I didn’t expect that, actually. I see writeScript used in so many places in nixpkgs, and some of the places that I checked looked to me as though they were supposed to be for scripts to be used at runtime, not build time. Though maybe that’s different in mkDerivation instead of mkShell.

A little background on why this happens…

writeScriptBin and friends are all based on the writeTextFile function:

writeScript will create a script file directly in the nix store (destination = "" for writeTextFile).

writeScriptBin will create a directory in the nix store, containing a bin directory, which contains the script itself, which is much more like a conventional “package” than what you get from writeScript. This is achieved by setting destination = "/bin" for writeTextFile.

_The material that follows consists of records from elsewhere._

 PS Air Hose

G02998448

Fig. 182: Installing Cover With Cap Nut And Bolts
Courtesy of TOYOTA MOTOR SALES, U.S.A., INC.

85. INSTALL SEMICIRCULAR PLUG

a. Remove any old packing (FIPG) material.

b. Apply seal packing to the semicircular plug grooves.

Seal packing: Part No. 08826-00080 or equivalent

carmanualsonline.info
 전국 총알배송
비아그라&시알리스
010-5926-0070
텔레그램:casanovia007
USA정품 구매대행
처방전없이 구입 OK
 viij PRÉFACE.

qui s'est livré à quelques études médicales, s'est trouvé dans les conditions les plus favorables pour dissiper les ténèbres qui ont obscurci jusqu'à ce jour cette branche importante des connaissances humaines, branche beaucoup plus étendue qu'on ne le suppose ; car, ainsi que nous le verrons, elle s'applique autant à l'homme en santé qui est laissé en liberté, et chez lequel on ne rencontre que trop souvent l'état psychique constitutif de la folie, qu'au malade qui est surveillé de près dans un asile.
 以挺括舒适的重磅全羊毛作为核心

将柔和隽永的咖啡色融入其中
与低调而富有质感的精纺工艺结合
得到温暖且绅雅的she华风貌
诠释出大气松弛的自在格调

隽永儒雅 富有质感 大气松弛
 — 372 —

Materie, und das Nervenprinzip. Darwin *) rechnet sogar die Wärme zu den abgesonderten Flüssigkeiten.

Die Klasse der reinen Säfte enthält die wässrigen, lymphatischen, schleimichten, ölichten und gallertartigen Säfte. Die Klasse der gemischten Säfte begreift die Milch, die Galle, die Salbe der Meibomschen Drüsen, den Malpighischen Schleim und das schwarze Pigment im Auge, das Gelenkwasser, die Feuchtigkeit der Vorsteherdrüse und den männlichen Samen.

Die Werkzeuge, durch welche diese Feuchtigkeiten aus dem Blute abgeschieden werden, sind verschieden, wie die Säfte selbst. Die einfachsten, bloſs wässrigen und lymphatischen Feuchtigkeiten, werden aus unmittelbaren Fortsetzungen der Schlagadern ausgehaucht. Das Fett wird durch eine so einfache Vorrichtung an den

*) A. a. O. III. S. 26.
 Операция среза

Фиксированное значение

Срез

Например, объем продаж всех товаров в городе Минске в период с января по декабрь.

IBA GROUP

stdenv handles these differently when used in buildInputs: a plain script will be sourced as a so-called “setup hook”, intended to provide additional functionality within stdenv. I’m not sure this behaviour is still used within nixpkgs, as there’s another mechanism for setup hooks which is a little easier to understand: a package can provide the setupHook attribute which refers to such a script. This is most commonly done by build tools like cmake. Meanwhile, a directory containing a bin subdirectory will be interpreted as a tool used explicitly by the build, and the bin subdirectory will be added to PATH in the build environment (this behaviour may be restricted to nativeBuildInputs only in the future).